Получалось, если у нее менструация, то из солидарности с ней ее сестра тоже обязана была воздерживаться.

– Какого дьявола! – повторил я, уже не кося глазами, а разворачиваясь в ее сторону.

– Подожди! – произнесла со смешком Ира. И я почувствовал себя в ее руке. А немного погодя и вторая ее рука пришла ко мне, но была она не одна: эта ее вторая рука привела ко мне руку Ларисы. – А если ты с обеими, а? Тебе ведь не привыкать. Снова с обеими. Сможешь?
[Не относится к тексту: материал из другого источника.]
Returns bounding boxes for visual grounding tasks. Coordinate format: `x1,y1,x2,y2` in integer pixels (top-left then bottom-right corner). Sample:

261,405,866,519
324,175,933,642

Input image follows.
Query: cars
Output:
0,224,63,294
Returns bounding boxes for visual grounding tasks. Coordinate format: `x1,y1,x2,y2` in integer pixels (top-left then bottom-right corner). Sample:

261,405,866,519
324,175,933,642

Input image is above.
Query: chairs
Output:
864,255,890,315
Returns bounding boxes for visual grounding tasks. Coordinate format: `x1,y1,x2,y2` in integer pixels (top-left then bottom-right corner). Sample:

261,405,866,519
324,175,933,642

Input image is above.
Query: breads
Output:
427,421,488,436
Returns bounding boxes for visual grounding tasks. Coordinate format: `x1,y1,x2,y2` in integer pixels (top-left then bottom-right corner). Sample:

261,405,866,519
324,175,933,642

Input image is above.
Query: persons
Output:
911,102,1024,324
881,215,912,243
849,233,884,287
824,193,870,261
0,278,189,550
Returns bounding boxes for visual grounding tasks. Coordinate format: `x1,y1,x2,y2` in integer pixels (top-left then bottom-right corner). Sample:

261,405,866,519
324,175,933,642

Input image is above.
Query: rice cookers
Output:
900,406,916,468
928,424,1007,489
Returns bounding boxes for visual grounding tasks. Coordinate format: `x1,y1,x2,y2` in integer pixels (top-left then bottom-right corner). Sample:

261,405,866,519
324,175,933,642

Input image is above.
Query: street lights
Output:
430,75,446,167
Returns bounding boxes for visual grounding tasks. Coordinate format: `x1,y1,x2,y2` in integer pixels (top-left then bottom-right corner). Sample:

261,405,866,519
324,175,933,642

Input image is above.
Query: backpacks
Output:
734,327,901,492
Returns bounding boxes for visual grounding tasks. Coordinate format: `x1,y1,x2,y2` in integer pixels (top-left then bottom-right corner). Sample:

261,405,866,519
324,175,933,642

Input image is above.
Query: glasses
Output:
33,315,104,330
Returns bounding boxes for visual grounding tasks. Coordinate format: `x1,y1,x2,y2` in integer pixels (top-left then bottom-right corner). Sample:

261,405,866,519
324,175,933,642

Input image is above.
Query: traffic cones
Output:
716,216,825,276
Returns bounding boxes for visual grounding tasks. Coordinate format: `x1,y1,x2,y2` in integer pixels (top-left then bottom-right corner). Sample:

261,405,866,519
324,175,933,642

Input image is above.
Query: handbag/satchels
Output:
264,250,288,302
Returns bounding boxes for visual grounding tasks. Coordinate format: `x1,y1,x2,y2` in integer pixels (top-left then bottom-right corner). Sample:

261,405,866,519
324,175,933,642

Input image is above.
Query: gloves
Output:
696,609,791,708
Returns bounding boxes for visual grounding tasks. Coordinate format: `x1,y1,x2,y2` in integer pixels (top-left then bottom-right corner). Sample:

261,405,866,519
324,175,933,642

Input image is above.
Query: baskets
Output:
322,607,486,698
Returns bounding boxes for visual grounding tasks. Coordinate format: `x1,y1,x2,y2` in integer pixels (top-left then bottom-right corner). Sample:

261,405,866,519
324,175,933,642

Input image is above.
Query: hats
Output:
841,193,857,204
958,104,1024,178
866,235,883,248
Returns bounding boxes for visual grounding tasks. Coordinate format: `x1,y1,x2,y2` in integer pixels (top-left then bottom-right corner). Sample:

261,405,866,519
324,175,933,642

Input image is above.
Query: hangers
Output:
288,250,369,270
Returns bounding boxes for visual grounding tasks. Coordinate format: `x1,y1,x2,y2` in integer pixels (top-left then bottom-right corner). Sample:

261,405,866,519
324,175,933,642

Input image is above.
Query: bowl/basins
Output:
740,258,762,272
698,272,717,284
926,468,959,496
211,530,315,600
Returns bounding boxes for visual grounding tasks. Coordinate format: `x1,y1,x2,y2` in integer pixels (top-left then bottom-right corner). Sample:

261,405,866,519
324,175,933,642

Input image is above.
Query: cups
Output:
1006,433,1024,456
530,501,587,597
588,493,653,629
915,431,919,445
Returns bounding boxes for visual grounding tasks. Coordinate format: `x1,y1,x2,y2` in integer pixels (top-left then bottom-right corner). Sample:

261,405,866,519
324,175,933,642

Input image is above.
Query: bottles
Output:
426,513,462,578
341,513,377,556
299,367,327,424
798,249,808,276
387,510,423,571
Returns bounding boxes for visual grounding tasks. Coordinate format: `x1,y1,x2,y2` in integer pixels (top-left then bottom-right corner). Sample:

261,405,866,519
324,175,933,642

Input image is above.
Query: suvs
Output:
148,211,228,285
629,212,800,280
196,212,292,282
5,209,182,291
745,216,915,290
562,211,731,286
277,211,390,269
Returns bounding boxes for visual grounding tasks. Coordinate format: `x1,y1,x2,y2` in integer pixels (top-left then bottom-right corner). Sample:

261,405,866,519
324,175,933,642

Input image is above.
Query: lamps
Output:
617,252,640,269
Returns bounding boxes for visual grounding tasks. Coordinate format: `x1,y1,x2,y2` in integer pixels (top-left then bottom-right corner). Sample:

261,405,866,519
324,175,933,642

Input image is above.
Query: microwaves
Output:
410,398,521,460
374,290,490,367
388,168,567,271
Я смог. Понукаемый сразу двумя руками, мой зверь, так позорно уподобивший себя пугливому джину, вновь вожделенно вымахнул себя на волю, похоть – вот название чувству, что владело мной, и с какой стати мне было противиться ему? Я только спросил:

– А менструация?

– Какая менструация! – ответила мне Лариса, торопливо свершая с собой процесс освобождения от нейлоново-кружевных оков цивилизации, который, в отличие от нее, Ира проделала с моей помощью.

– Нет у нее никакой менструации, – сказала Ира, вновь давая приют спасающему свою честь джину.

Боковой карман моего пиджака принял новый комок снятого белья, Ларисины руки, придя сзади, впились пальцами мне в тазовые кости, и жесткий вихор ее лобка тесно вжался мне в ягодицы.